TESTO
——————
In seguito, non ricevendo altri incarichi dal sovrano tornò in Italia e a Roma, dopo equalche tempo a Ferrara, venne accusato di avere sottratto alcuni beni appartenuti a Clemente VII durante il sacco della città e per questo venne imprigionato in Castel Sant’Angelo.

Di nuovo prigioniero in Castel Sant’Angelo

Dopo aver passato un lungo periodo nella prigione di Castel Sant’Angelo, grazie ad una fuga rocambolesca riuscì a porsi sotto la protezione del cardinale Cornaro; ma questi ben presto lo riconsegnò alle autorità che lo ricondussero in prigione. Uscito di prigione si recò a Ferrara presso il cardinale Ippolito d’Este per il quale realizzò un sigillo sulla cui faccia erano rappresentati due diversi episodi: sant’Ambrogio a cavallo nell’atto di cacciare gli Ariani e San Giovanni Battista che predica nel deserto e intorno la legenda HIPPOLYTVS ESTN S MARIAE IN AQVIRO DIACONVS CAR FERRARIEN.

Sempre a Ferrara lavorò al modello per una medaglia in onore di Ercole II d’Este che, stando a quanto l’artista racconta nella Vita, doveva avere al dritto il busto del duca e il rovescio simile a quello della medaglia della Pace di Clemente VII con legenda PRETIOSA IN CONSPECTV DOMINI. Ritornò in Francia alla corte del re Francesco I, sotto il quale lavorò per alcuni anni, creando per lui una delle sue opere di oreficeria più famose, la celebre saliera. Dopo altri problemi con la giustizia decise di ritornare a Firenze nel 1545 dove rimase fino alla morte (1571), salvo brevi spostamenti, entrando nel circolo culturale di Cosimo I.
——————
SEZIONE DATI

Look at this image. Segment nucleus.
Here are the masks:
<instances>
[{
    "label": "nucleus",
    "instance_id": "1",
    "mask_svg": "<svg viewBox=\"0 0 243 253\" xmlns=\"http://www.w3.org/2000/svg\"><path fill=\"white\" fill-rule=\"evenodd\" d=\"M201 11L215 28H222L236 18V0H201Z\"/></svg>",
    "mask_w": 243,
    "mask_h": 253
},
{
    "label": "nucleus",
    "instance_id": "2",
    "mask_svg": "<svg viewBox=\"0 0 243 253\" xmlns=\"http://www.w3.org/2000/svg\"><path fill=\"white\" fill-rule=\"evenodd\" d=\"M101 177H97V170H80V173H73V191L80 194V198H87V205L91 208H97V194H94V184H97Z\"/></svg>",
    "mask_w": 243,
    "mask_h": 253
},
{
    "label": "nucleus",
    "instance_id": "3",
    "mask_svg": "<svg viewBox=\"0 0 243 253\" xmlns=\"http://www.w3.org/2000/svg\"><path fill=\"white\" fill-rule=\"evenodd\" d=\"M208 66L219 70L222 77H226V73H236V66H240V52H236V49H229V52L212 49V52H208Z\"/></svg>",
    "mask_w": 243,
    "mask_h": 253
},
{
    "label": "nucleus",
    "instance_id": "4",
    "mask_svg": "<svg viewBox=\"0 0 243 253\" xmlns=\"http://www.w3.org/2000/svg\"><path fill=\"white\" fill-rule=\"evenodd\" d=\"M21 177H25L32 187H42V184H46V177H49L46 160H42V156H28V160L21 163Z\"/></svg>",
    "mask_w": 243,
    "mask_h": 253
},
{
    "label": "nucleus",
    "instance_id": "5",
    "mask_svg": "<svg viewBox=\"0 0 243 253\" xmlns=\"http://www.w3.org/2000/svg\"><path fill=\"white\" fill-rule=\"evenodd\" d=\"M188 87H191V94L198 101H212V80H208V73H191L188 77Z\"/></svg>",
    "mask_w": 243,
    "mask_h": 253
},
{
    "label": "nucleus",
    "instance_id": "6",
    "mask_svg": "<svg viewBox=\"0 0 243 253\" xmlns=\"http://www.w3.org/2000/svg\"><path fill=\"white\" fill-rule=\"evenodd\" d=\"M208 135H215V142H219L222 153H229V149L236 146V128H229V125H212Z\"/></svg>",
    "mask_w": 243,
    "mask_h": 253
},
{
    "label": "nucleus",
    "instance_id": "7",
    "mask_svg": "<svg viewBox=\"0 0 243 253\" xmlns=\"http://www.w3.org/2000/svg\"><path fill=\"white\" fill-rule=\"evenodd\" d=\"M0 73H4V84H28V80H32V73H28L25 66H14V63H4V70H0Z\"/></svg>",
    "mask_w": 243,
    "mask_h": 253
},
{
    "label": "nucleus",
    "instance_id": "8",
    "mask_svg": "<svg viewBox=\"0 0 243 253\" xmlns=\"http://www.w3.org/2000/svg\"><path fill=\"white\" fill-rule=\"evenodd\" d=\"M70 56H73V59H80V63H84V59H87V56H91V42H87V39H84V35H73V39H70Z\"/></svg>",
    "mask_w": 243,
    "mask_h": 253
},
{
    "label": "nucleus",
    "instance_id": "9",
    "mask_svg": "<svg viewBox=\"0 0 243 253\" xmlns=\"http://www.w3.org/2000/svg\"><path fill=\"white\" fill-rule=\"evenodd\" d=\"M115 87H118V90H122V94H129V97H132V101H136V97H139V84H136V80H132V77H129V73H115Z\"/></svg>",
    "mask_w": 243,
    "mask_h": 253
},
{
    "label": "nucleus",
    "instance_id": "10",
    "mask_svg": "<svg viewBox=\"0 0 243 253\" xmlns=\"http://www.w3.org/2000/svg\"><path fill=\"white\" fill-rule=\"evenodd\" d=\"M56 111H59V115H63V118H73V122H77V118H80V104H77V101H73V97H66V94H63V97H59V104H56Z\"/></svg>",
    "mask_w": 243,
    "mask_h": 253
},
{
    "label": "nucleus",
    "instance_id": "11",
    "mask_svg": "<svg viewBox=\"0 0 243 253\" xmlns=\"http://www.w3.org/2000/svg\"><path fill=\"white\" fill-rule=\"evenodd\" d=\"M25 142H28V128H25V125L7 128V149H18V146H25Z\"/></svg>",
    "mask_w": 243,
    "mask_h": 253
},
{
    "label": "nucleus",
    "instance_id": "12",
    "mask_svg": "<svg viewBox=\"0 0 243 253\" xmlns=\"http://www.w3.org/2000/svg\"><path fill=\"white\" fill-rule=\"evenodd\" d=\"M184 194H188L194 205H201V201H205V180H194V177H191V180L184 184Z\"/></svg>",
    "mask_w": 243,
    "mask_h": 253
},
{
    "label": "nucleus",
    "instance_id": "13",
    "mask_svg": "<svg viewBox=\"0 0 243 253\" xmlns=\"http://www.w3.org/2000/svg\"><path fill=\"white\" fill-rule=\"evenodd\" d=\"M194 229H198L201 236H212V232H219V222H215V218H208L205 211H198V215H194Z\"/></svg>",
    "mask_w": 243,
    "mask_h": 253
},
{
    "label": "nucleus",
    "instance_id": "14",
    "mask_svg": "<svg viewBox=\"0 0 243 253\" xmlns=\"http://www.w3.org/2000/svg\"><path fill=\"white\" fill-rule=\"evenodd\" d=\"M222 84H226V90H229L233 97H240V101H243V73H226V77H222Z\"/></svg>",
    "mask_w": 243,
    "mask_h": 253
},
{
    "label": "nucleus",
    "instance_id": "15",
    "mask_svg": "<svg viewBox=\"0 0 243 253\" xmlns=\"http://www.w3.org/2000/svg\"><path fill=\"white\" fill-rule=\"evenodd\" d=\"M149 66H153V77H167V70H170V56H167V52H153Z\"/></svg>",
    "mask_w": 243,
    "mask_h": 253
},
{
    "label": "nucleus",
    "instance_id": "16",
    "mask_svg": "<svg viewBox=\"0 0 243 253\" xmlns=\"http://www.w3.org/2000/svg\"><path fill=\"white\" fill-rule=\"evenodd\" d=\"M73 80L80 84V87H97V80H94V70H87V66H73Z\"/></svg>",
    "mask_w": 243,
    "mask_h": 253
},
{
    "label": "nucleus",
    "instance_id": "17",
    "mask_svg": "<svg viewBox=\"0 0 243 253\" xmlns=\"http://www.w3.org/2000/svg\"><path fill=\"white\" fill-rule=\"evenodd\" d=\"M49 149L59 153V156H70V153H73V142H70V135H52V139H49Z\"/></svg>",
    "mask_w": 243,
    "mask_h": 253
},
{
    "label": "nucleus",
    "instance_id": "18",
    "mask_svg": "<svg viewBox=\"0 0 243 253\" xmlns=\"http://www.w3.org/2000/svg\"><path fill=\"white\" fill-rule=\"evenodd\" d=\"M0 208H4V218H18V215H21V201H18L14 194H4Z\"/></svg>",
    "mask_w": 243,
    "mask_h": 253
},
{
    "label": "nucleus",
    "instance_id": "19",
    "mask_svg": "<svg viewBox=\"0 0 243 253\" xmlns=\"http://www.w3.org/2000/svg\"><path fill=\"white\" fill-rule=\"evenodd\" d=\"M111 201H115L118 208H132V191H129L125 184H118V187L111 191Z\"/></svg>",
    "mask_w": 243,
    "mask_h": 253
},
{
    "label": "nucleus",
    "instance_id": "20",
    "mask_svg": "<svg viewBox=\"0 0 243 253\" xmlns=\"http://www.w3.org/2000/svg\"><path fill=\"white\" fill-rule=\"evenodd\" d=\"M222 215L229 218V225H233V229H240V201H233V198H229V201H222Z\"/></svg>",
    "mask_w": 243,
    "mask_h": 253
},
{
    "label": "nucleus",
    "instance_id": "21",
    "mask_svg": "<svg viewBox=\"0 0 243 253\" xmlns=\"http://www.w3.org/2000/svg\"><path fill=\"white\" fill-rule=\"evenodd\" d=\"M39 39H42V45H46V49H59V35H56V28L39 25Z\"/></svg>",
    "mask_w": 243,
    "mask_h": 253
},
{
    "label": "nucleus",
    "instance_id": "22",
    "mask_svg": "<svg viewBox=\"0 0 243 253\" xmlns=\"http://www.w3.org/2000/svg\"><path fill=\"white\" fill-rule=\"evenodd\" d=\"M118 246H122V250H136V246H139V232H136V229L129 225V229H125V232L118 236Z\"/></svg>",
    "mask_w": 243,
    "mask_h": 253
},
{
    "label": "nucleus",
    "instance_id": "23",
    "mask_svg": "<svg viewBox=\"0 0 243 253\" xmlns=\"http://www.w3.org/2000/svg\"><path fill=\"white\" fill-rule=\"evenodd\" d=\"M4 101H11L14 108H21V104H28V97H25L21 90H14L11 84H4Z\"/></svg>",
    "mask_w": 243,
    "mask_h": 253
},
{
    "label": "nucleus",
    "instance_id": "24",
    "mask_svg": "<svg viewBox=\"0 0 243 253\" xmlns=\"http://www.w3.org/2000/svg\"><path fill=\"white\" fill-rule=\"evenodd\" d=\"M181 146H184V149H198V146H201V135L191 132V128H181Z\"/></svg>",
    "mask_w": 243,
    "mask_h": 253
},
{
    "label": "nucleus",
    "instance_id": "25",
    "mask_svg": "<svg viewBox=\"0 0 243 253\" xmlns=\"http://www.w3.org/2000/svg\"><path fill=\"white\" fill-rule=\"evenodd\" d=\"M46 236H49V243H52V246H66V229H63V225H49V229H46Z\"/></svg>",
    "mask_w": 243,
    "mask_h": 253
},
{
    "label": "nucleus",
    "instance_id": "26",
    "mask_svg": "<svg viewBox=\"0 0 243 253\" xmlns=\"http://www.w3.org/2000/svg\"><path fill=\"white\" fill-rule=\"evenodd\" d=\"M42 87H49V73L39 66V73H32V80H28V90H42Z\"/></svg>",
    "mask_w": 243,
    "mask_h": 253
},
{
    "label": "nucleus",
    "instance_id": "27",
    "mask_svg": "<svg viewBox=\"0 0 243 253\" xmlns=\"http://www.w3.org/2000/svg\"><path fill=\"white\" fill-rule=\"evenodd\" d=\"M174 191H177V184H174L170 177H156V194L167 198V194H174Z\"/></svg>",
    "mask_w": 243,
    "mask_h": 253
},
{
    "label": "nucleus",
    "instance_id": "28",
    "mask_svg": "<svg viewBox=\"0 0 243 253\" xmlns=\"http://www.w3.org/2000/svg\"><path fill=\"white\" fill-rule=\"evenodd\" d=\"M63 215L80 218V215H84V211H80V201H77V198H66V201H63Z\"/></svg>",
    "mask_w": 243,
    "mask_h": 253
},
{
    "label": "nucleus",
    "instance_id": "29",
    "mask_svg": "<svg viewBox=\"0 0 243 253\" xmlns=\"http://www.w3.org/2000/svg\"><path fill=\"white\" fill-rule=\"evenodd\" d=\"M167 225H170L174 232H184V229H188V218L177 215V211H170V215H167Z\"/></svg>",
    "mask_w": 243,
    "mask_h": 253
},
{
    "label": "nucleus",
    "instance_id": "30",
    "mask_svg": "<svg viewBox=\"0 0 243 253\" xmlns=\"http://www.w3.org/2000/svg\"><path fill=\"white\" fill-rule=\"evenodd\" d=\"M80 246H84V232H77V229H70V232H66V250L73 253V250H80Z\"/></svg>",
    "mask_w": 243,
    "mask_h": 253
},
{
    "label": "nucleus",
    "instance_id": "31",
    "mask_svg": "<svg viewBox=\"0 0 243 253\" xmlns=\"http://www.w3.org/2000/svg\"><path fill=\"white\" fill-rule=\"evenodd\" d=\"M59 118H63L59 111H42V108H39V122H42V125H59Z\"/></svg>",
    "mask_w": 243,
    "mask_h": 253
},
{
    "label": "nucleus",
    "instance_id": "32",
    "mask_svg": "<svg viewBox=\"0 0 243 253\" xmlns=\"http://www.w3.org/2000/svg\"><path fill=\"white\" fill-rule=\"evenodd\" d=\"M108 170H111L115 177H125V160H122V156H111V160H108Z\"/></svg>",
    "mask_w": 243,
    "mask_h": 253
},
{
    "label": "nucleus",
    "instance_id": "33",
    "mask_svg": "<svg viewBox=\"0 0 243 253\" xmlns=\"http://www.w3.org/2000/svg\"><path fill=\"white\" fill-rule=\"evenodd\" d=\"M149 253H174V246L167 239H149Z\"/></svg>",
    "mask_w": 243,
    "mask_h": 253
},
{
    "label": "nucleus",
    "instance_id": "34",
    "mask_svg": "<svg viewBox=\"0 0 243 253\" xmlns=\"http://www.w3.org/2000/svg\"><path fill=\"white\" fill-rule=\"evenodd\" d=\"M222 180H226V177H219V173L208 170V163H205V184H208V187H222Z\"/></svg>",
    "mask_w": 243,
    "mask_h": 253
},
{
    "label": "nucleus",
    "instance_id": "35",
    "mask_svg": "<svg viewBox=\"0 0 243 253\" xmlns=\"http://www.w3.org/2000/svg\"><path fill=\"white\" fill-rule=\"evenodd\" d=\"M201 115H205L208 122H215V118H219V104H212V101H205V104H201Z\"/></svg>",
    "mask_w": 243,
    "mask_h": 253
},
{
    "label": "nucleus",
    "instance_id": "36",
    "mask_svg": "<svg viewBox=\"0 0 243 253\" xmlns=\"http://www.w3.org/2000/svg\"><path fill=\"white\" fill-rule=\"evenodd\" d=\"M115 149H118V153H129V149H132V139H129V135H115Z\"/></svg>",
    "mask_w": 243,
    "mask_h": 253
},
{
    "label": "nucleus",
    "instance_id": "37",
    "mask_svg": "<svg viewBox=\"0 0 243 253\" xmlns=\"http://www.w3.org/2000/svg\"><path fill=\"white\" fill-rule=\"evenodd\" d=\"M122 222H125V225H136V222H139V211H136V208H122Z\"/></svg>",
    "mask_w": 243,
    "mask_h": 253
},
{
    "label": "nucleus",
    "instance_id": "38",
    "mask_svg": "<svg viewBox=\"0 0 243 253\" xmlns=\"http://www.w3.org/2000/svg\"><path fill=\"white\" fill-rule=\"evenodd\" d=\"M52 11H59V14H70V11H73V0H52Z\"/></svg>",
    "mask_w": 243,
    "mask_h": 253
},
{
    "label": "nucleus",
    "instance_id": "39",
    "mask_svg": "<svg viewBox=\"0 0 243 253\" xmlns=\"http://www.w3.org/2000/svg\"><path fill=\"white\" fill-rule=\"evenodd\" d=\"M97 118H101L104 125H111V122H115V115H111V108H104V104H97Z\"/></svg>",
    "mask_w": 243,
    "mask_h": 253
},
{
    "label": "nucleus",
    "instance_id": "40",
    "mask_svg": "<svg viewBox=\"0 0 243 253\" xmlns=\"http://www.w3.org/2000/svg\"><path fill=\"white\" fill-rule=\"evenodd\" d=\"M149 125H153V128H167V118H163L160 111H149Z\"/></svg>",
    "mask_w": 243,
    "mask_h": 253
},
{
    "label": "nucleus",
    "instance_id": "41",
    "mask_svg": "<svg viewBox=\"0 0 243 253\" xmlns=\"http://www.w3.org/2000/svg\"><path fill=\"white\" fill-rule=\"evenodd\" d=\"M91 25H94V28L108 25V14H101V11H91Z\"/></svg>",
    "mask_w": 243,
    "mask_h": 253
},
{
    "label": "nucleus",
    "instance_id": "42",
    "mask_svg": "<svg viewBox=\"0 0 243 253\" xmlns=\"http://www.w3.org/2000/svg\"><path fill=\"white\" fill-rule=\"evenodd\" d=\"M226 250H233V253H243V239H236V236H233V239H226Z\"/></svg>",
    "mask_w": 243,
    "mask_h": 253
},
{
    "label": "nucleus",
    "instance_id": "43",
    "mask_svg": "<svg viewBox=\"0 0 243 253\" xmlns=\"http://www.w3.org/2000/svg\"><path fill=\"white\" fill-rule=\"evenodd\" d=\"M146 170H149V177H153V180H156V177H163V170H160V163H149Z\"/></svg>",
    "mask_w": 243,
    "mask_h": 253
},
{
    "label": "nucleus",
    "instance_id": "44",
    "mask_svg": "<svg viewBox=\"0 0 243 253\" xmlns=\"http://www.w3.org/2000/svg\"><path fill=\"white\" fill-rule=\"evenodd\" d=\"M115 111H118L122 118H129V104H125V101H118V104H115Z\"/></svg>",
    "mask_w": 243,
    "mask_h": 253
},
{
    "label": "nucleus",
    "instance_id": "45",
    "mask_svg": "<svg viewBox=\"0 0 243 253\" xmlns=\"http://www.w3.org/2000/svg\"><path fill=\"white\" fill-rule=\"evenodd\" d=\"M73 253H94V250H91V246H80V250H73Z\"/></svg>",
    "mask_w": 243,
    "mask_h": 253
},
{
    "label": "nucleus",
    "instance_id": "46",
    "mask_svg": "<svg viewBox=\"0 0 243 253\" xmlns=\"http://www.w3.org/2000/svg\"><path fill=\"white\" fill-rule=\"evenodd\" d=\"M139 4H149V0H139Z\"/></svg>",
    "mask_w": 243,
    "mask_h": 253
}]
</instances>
——————
COSA FARE
Prosegui il testo sulle vicende dell'artista tra Roma, Ferrara, la Francia e Firenze, ripartendo dopo la sua ultima frase. Le righe non servono per svolgere l'esercizio.

RISPOSTA
Benvenuto Cellini: non solo incisore, ma anche inventore

Benvenuto Cellini, nei suoi scritti, ci fornisce anche preziose informazioni riguardanti le novità tecniche da lui apportate nella coniazione delle medaglie: perfezionò, ad esempio, il torchio a vite che sarebbe stato protagonista della monetazione e della medaglistica dei secoli seguenti, introducendo anche un conio “a caratteri mobili” che permetteva di effettuare modifiche nella legenda, senza dover incidere daccapo l’intero materiale creatore.

Le sue monete e le sue medaglie, ancora oggi, rimangono tra le più contese nelle vendite pubbliche, sia per la loro bellezza che per il fascino che comunicano, quello di possedere un pezzetto della grande arte rinascimentale italiana.